══ DOCUMENT SECTION ══

Uncategorized

Can’t you see the sunshine?

It’s fascinating to me what a difference time makes.

Here we are, always chugging along. Some days feel like molasses while others feel like that bowling lane oil. Yet we all just keep going.

Then sometimes, along with the going, we slowly change. We grow and evolve and become. With action, we are always becoming.

Nine years ago I was in therapy saying “I love myself, I do, but if only I was thinner, I would feel like the work I’ve been doing actually did something. I feel so fat. I just want to not be 160 pounds.”

My therapist, in all of her incredulous glory, looked at me dumbstruck and said, “You’re not fat. 160 pounds is average.”

I tried to argue that because of my lacking height, 160 pounds was much more on my body. That my body was not made to be 160 pounds. That I knew I was so much smaller than my body had currently allowed.

She wouldn’t budge.

She asked what it would mean to me if my body was just meant to be 160 pounds.

I stomped about it. Metaphorically. As I often did about things. I didn’t want my body to be meant for that.

And then life moved along.

Fast forward all those years. The last year, I have indeed come to think of my body as average. I look in the mirror and I feel neither fat nor thin. Just regular. I don’t feel my body makes me an outlier on any spectrum. I’m average. I’m comfortable.

My goals center toward health and strength. And while I still have a picture in mind of a number on a scale and having less hips in the mirror (not no hips, mind you! I love my curves), those things are fuzzy background images. The foreground picture is health and centeredness and a love of my body no matter what.

I’ve done intermittent fasting since last November. It was a boundary point as I learned to navigate food and feelings and life and safety. I remained 157 pounds no matter what I did. Sometimes it would fluctuate a pound or two, but then back up it went. In the past, I would have said I was stuck there. But I never feel stuck anymore. I’m too busy navigating more important to me things.

But my point. My point is that I’ve looked in the mirror for the last couple months and I feel good about my body. All the while staying 157 pounds. And it was okay. It didn’t trip me up.

The last couple weeks I’ve been really proud with my relationship with food. Consistency has loaned me momentum and that switch in my brain has allowed consistency to not feel so grueling.

Earlier this week I weighed myself and I am 150 pounds.

It’s not about the number. It’s about the fact that I’m paying attention to the right things this time and life followed suit. That is very cool.

Most days growth is like molasses, and time is just chugging along. Other days–those rare beautiful days–the molasses thins and I can suddenly see all the progress my growth has afforded me. Today is one of those days.

adventures in quarantine, Adventures in running, Uncategorized

Anything but empty.

I let the universe take care of me today. I let the people who love me turn my day around.

After I posted earlier, I went outside with the boys, but it wasn’t enough. My body needed to move. My mind needed to turn off. I employed R’s help with L and took off. I wasn’t even intending to run. I just needed to move.

I walked the first half, and then, suddenly, down a hill, barely with permission from my mind, my body started running. Experience tells me it was probably a minute thirty. It felt so good. Then I took off again after a short walk and that was probably 45 seconds. Then came the section I ran last night in two minutes. Today I timed it and it was a minute 45 and I didn’t want to forfeit the fifteen seconds, so I ran more. And then more. And again.

═══

• _YOUR OBJECTIVE_
Copy the part of the blog text starting with "I tried to argue" and going on through "meant to be 160 pounds.", keeping every word and punctuation mark unchanged.

══ INFORMATION PROVIDED ══

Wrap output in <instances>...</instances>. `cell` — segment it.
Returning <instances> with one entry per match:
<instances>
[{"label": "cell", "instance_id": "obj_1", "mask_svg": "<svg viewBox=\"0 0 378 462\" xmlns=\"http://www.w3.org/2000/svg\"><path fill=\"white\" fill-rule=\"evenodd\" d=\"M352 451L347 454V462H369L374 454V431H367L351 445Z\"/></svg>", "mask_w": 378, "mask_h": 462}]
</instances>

═══

• _ANSWER FOR THE TASK_
I tried to argue that because of my lacking height, 160 pounds was much more on my body. That my body was not made to be 160 pounds. That I knew I was so much smaller than my body had currently allowed.

She wouldn’t budge.

She asked what it would mean to me if my body was just meant to be 160 pounds.